13. Third, to the extent the prosecution witnesses P.W.-1 and P.W.3 (father and son) have offered an exaggerated account of that assault wherein it has also been claimed that the appellant had bitten at the private part of the deceased, is patently false. No medical corroboration exists of any such occurrence.
14. Plainly, a sudden quarrel had erupted between the parties that was not witnessed by any person, from the beginning. Only because of one unintended injury suffered by the deceased, resulting in his death, the occurrence may not travel beyond the ingredients of offence under Section 299 I.P.C. The appellant may have been punished under Section 304 Part-I, I.P.C. only.
15. On the other hand, learned A.G.A. would submit, the motive on the part of the appellant was clearly established. He suspected that the deceased had formed illicit relationship with his wife. Arising from that, he developed the motive to kill the deceased. Therefore, he caused the occurrence wherein deceased received fracture injury to his skull. That led to his death. As to the injuries received by the present appellant, it has been submitted, those are minor in nature. However, it could not be disputed that the prosecution did not ascribe any deadly weapon or any particular weapon to the appellant. Absolutely no recoveries were made to establish how and with what weapon of assault the deceased came to suffer one fatal injury.

Supplied material
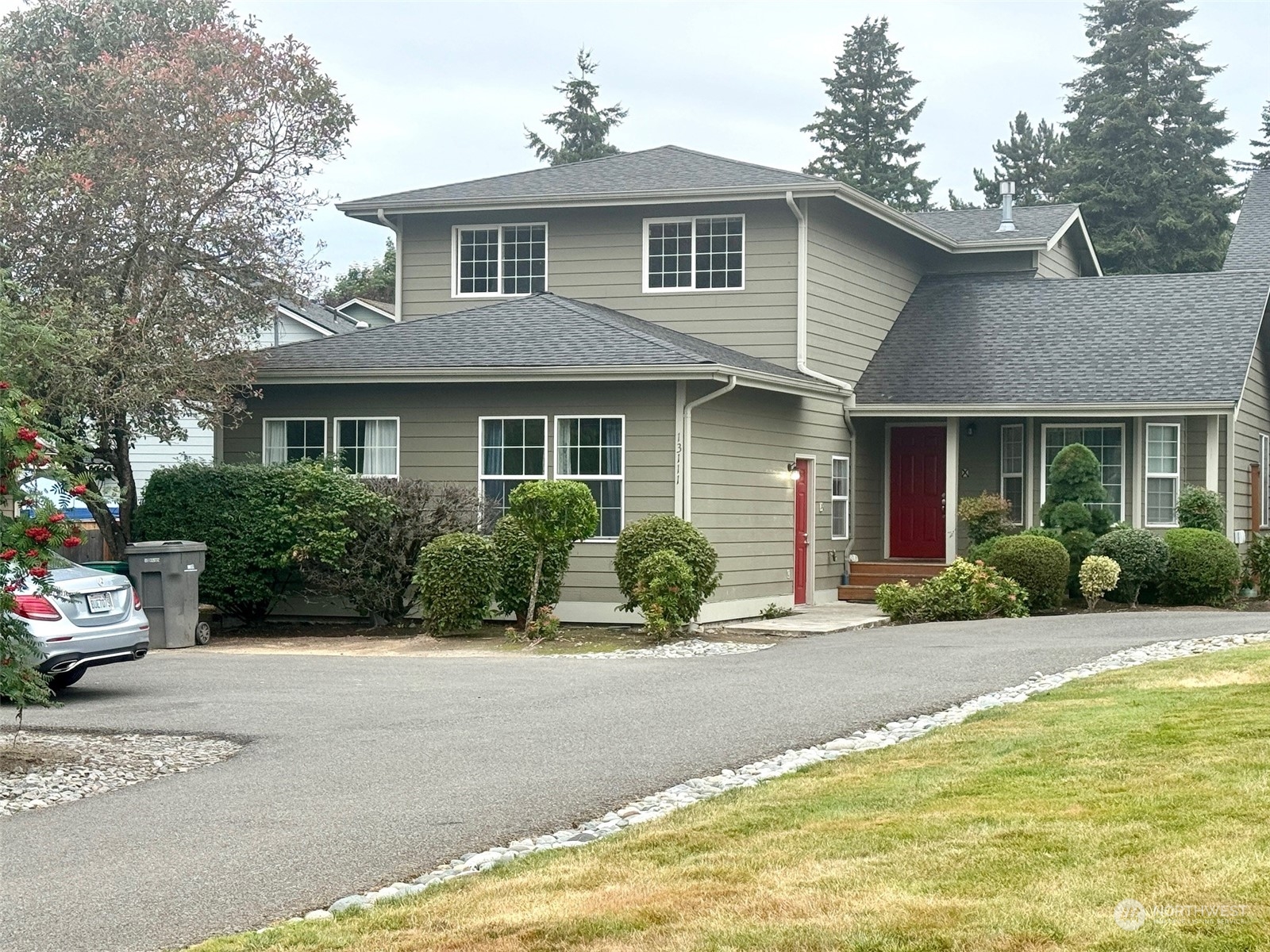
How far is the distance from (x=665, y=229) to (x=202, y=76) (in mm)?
7112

To do
Reproduce the court passage word for word, from "13. Third, to" up to and including "any such occurrence.".

Response
13. Third, to the extent the prosecution witnesses P.W.-1 and P.W.3 (father and son) have offered an exaggerated account of that assault wherein it has also been claimed that the appellant had bitten at the private part of the deceased, is patently false. No medical corroboration exists of any such occurrence.